**ASSIGNMENT:**
In the records below, find the line that contains "The researchers measured" and the line that contains "Given this setup, evaluate". Set down exactly those lines and every line between them, and nothing more.

**RECORDS FOR THIS EXERCISE:**
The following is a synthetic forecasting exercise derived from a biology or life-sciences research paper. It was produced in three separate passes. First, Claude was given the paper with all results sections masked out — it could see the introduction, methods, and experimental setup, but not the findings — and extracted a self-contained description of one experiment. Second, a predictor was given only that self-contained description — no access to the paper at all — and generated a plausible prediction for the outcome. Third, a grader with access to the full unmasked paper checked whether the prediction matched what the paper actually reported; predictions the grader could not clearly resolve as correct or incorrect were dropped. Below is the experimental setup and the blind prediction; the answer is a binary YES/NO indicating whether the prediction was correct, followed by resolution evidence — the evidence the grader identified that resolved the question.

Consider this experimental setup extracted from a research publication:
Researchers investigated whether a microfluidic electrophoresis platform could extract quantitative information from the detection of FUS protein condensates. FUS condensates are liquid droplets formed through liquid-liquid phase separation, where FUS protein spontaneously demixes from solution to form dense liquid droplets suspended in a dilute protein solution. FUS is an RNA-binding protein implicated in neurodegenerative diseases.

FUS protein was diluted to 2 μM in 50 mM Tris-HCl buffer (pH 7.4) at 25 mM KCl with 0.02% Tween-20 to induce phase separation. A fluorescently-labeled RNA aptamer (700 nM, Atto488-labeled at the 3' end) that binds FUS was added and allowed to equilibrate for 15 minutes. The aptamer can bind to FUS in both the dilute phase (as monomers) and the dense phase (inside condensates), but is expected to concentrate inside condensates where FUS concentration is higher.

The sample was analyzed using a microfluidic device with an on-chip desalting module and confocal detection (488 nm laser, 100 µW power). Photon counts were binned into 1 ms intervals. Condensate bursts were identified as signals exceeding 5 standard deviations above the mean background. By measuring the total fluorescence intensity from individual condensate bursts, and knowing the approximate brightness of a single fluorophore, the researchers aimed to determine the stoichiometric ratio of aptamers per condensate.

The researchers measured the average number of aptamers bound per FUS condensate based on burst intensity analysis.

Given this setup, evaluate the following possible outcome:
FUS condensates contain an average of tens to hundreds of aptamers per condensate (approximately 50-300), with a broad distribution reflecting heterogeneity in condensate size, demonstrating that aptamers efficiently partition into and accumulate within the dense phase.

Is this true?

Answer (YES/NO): NO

**WRITTEN ANSWER:**
The researchers measured the average number of aptamers bound per FUS condensate based on burst intensity analysis.

Given this setup, evaluate the following possible outcome:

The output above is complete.